La nuova amministrazione comunale e tutte le aziende della “galassia” Eni a confronto. La riunione si è svolta ieri pomeriggio nel palazzo comunale ed è stata l’amministrazione comunale a sollecitarla lo scorso 7 ottobre, ritenendo indispensabile il faccia a faccia in un momento in cui i temi dell’occupazione si stanno riaffacciando prepotentemente nel Nord Sardegna. L’incontro ha consentito di mettere sul tavolo le questioni più sentite in materia di lavoro e bonifiche. L’ente locale e l’azienda si sono impegnati, inoltre, a inserire in agenda ulteriori tavoli periodici per affrontare i problemi del principale insediamento dell’area produttiva di Porto Torres.

Il sindaco Sean Wheeler, assieme al vicesindaco Sebastiano Sassu, all’assessore al Bilancio, Donato Forcillo, e ai Presidenti delle Commissioni consiliari Ambiente e Finanze, Giuliano Velluto e Francesco Tolu, hanno presentato richieste dettagliate ai massimi dirigenti di Versalis, Syndial e Novamont. «È necessaria una maggiore vigilanza sugli appalti.

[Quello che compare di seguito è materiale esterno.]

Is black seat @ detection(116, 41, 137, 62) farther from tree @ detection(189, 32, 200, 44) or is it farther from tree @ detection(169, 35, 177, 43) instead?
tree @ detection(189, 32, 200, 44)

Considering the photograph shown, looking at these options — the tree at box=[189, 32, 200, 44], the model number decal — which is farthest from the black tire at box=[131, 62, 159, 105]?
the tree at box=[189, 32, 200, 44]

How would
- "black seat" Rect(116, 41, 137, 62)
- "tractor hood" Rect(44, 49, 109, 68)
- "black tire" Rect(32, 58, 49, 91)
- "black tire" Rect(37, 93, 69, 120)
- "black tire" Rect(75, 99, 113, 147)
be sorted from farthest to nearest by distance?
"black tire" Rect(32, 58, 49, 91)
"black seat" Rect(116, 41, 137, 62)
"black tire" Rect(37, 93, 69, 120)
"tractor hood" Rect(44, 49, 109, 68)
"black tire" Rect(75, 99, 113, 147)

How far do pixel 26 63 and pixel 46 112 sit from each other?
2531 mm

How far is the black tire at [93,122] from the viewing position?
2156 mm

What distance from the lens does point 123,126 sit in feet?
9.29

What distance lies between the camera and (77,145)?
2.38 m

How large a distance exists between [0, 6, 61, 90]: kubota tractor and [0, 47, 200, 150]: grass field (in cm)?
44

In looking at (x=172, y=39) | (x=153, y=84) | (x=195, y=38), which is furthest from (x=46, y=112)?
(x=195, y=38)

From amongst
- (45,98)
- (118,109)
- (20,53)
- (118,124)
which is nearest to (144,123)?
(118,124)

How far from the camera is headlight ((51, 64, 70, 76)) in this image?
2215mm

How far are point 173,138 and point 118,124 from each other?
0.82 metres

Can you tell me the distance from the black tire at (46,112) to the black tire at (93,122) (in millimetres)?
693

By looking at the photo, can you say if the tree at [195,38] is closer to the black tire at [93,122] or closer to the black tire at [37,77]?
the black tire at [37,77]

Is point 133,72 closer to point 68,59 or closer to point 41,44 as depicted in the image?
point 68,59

Le aziende devono garantire la tutela dei lavoratori – ha sottolineato il primo cittadino – ed Eni deve intervenire nel caso in cui si verifichino situazioni di ritardi o mancati pagamenti». I dirigenti delle società hanno dichiarato la propria totale disponibilità a potenziare ogni controllo, dicendosi pronti a ricevere anche le segnalazioni sulle distorsioni riscontrate dall’amministrazione comunale e comunicando che nel sito di Eni, nella sezione “Governance – Controllo interno e gestione dei rischi”, c’è la possibilità di segnalare, in forma anonima, da parte dei cittadini, qualsiasi notizia relativa a  procedure aziendali, violazioni, tutela del personale.

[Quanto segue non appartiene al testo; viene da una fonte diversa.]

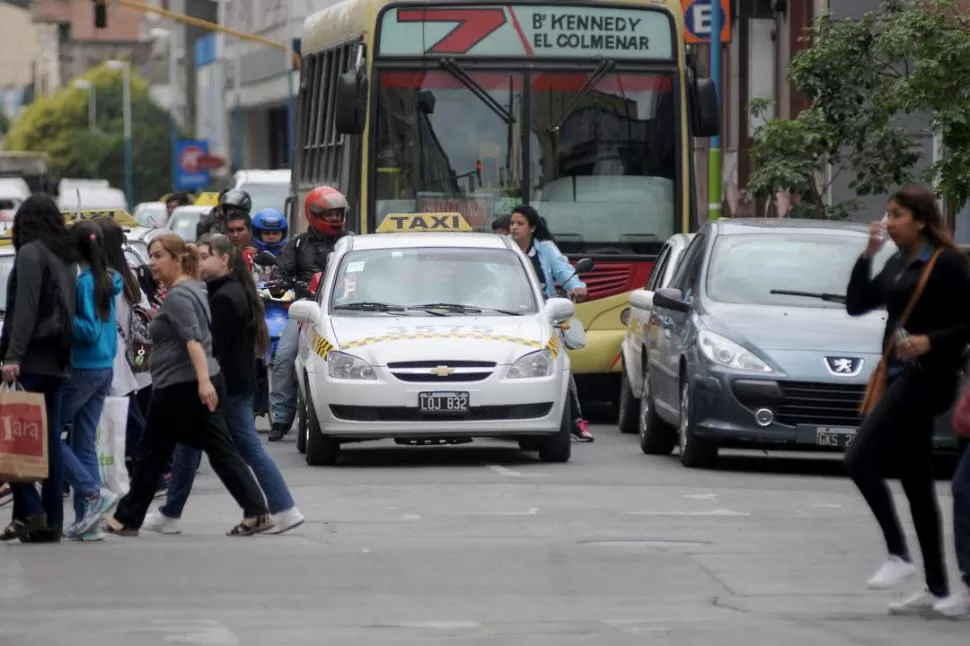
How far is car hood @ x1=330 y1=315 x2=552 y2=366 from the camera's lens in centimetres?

«Concorderemo un ulteriore incontro sulla questione delle entrate tributarie – ha aggiunto il sindaco – un argomento su cui stiamo riscontrando la disponibilità al dialogo da parte di Eni. Ma all’azienda chiediamo un passo ulteriore: per anni questo territorio ha subito le negatività delle produzioni chimiche e questo può essere il momento giusto per riconciliarsi con Porto Torres, sostenendo progetti specifici a favore della comunità, che possono abbracciare il campo del sociale, della cultura, della promozione turistica. Porto Torres, dopo anni di monocoltura industriale ha bisogno di trovare nuove strade che portino verso economie legate all’ambiente e al turismo ed Eni ha l’obbligo morale di aiutare e sostenere la comunità di un territorio che nei decenni ha dato tanto all’azienda», ha affermato il sindaco, di concerto con gli altri membri dell’amministrazione comunale. «Anche sulle bonifiche è fondamentale la massima attenzione sui lavori che verranno svolti dalla società a cui è stato appaltato il progetto. Riscontriamo, infine, la necessità di un maggior impegno per la tutela dei lavoratori dell’indotto: è indispensabile una forte presenza, ora non riscontrabile, della Regione Sardegna, che deve riattivare immediatamente il tavolo di governance della chimica verde – conclude il sindaco – come d’altronde previsto dal protocollo siglato quattro anni fa».